En guise de conclusion
Bibliographie



Résumé

Présentation de l’article de Marcel Rioux : « Remarques sur la sociologie critique et la sociologie aseptique », d’abord paru en 1969 dans la revue Sociologie et sociétés, vol. 1, no 1, pp. 53-67, et publié ici avec la permission des Presses de l’Université de Montréal.

Anglais
Marcel Rioux, critical sociologist
Introduction and presentation of Marcel Rioux’s text: “Remarques sur la sociologie critique et la sociologie aseptique” first published in 1969 in Sociologie et Sociétés, vol. 1, no 1, pp. 53-67, and published here with the kind authorization of the Presses de l’Université Laval.

Espagnol

Marcel Rioux, sociólogo crítica
Introducción y análisis del escrito Marcel Rioux: "Remarques sur le sociologie critique et la sociologie aseptique", publicado por primera vez en Sociologie et Sociétés en 1969, vol. 1, no 1, pp. 53-67, y aquí publicado con la amable autorización de Les Presses de l’Université Laval.


Présentation

La pensée de Marcel Rioux refait surface avec la publication récente d’un imposant recueil publié aux Presses de l’Université de Montréal sous le titre éloquent La Culture comme refus de l’économisme (Hamel, Forgues Lecavalier & Fournier, 2010).

L’occasion est donc donnée de revenir à la réflexion de cet éminent sociologue québécois qui, on le découvre au fil de la lecture de l’ouvrage, reste d’une brûlante actualité vingt ans après sa disparition.

Les articles et ouvrages de l’auteur continuent de circuler en librairie et aujourd’hui sur le Web où défilent plus d’un million d’entrées à son nom repérées au moyen des moteurs de recherche comme Google. Le recueil a pour objectif de faire connaître des écrits, théoriques et politiques, aujourd’hui passés sous silence ou relégués aux oubliettes pour diverses raisons. Il vient ajouter une pierre à cette vaste entreprise qui s’emploie à établir le corpus des œuvres fortes des figures de proue de la sociologie québécoise que sont Marcel Rioux, Fernand Dumont, Guy Rocher et également Michel Freitag. La Culture comme refus de l’économisme paraît en effet dans la foulée de la publication de l’œuvre intégrale de Fernand Dumont (Beauchemin, Cantin, Dumont, Goyette, Harvey & Lucier, 2008) et vient donc enrichir le corpus des écrits signés par l’un et l’autre au cours des dernières décennies.

> **Jeu de données**:
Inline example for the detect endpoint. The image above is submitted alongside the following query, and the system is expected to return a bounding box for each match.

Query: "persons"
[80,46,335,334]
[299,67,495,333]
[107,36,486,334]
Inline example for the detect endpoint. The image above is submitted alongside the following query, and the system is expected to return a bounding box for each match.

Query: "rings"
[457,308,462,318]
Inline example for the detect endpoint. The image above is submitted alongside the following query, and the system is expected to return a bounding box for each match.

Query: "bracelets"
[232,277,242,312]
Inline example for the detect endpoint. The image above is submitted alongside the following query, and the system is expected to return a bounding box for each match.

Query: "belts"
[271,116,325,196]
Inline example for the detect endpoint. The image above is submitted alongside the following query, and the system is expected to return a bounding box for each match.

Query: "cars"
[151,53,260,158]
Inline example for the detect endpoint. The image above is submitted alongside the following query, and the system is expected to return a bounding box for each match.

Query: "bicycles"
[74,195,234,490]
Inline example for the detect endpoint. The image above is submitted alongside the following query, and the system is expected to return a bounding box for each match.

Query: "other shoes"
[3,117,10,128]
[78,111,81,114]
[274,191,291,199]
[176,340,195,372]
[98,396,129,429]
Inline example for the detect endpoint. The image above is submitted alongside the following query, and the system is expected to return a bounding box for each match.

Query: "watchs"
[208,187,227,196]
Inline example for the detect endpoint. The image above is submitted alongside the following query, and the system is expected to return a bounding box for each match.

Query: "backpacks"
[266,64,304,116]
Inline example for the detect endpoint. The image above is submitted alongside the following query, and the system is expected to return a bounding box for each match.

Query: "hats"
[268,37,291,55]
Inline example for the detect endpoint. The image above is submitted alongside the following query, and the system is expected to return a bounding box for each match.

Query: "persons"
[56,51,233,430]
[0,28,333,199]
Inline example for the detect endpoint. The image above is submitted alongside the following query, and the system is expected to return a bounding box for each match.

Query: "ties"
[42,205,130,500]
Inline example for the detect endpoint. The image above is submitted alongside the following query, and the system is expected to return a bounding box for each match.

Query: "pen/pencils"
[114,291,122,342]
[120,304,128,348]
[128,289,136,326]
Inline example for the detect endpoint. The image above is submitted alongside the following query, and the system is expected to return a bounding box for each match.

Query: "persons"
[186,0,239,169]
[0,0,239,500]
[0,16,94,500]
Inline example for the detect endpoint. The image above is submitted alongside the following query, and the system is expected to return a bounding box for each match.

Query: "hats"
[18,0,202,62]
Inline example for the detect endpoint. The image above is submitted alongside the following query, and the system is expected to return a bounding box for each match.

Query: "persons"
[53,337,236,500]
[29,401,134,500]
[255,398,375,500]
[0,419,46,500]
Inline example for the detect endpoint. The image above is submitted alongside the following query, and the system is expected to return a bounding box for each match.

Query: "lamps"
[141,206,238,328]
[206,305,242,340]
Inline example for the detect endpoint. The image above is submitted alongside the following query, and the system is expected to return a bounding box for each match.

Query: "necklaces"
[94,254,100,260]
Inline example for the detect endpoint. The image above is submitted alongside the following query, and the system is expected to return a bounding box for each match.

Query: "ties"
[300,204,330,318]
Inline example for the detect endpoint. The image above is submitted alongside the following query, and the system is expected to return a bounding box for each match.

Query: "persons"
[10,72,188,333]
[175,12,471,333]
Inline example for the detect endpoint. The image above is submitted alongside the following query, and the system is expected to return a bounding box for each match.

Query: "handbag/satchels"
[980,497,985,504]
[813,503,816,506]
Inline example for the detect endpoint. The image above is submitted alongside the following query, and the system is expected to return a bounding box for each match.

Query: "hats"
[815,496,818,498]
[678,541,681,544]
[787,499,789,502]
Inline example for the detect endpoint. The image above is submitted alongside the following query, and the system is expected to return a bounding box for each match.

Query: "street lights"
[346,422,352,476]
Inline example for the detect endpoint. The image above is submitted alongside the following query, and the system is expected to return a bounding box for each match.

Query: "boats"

> **Travail à faire**:
a - D'après le texte sur Marcel Rioux, sous quel titre le recueil récent a-t-il paru aux Presses de l'Université de Montréal ?
b - Recopiez fidèlement le passage du texte sur Marcel Rioux qui commence aux mots « Présentation de l’article » et s'arrête après les mots « the Presses de l’Université Laval. ».

> **Réponses aux consignes**:
a - Le recueil a paru sous le titre La Culture comme refus de l'économisme.

b -
Présentation de l’article de Marcel Rioux : « Remarques sur la sociologie critique et la sociologie aseptique », d’abord paru en 1969 dans la revue Sociologie et sociétés, vol. 1, no 1, pp. 53-67, et publié ici avec la permission des Presses de l’Université de Montréal.

Anglais
Marcel Rioux, critical sociologist
Introduction and presentation of Marcel Rioux’s text: “Remarques sur la sociologie critique et la sociologie aseptique” first published in 1969 in Sociologie et Sociétés, vol. 1, no 1, pp. 53-67, and published here with the kind authorization of the Presses de l’Université Laval.